Horace W. Baker was educated at Wapello, and graduated from high school at Morning Sun in 1893, having taught two terms of school before finishing high school. For four years he was superintendent of schools at Winfield, Iowa, remaining there until 1898, when he entered the University of Iowa for the law course. The LL. B. degree was given him in 1900, and on returning to Wapello he practiced law in association with Arthur Springer until 1905. Mr. Baker was elected and served five terms, ten years, as county auditor of Louisa County and in 1918 was called upon to take up further work in connection with this office, acting as county examiner for the state auditor's department. This was his official relationship until 1925, when he resigned to engaged in the business of collector of delinquent taxes and other accounts due the counties. Mr. Baker has some valuable farming interests, real estate investments, and is one of the owners of the Commercial Hotel at Wapello. He is a member of the Masonic fraternity, belonging to Kaaba Temple of the Mystic Shrine at Davenport, thirty-second degree, is affiliated with the Knights of Pythias and Modern Woodmen of America and a Republican in politics.

He married Miss Katharine H. Pierce of Winfield, Iowa, March 16, 1897. They have four children, Kenneth B.; Vern M.; William H. and E. Pierce. Three of their four children, Kenneth B., William Horace and E. Pierce, are members of the firm H. W. Baker Company, and are engaged in collecting accounts, having had contracts in nearly one-third of the counties of Iowa. Vern M. is connected with the American Telephone & Telegraph Company, now located in New Mexico.
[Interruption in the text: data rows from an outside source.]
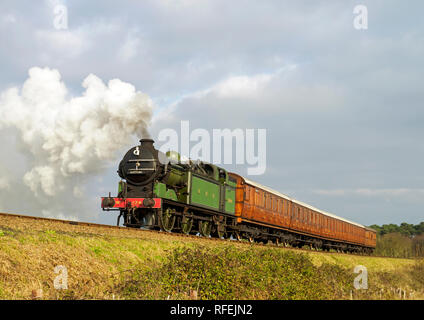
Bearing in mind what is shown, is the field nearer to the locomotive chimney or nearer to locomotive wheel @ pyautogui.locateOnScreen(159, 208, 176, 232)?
locomotive wheel @ pyautogui.locateOnScreen(159, 208, 176, 232)

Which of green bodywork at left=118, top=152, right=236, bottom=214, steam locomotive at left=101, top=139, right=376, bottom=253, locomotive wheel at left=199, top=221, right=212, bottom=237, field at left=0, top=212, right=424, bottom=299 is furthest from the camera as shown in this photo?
locomotive wheel at left=199, top=221, right=212, bottom=237

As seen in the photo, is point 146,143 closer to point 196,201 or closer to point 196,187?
point 196,187

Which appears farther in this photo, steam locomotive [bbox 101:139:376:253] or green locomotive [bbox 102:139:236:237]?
steam locomotive [bbox 101:139:376:253]

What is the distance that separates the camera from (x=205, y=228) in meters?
22.8

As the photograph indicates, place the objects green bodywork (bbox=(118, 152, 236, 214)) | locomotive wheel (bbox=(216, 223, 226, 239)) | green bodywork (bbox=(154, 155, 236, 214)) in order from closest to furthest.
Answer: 1. green bodywork (bbox=(118, 152, 236, 214))
2. green bodywork (bbox=(154, 155, 236, 214))
3. locomotive wheel (bbox=(216, 223, 226, 239))

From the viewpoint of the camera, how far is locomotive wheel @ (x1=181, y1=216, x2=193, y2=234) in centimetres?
2026

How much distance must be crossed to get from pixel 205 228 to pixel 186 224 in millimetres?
1885

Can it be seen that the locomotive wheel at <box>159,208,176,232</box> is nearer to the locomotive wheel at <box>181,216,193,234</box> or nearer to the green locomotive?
the green locomotive

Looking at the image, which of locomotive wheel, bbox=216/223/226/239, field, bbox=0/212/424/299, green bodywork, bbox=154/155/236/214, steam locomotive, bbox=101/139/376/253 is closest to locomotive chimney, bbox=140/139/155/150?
steam locomotive, bbox=101/139/376/253

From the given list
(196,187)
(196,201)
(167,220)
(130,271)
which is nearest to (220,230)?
(196,201)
Mrs. Katharine Pierce Baker is a daughter of Lyman Beecher and Lea Ann (Bandy) Pierce, who were early settlers of Des Moines County, Iowa. Mrs. Pierce came from Indiana with her parents, Mr. and Mrs. John Bandy, in 1838. Mrs. Baker represents a long line of educators, both her father and mother having been teachers in Des Moines and Louisa counties and both were students in the Yellow Springs Academy when the Civil war broke out. Lyman B. Pierce served all through the war as a member of the Second Iowa Cavalry and afterwards he wrote and published a history of his regiment. Following the war he took his family out to Kansas and for five years was superintendent of schools at Manhattan. Later he homesteaded a claim in Dickinson County, near Solomon City, Kansas. In 1876 the Pierce family returned to Iowa again located at Kossuth in Des Moines County. In 1882 they moved to Winfield, Iowa, where L. B. Pierce was active in civic and church matters. Mrs. Pierce died June 14, 1918, ad Mr. Pierce on February 20, 1922. Besides Mrs. Baker their children were: C. H. Pierce, an engineer with the Chicago, Burlington & Quincy Railway, living at Winfield; Grace, wife of William Price, a merchant at Winfield; J. Ed., owner and manager of one of the largest tile manufacturing plants in Iowa; and Mrs. Mary Pierce Van Zile, dean of women of the State Agricultural College at Kansas at Manhattan, a position she has held for the past twenty years.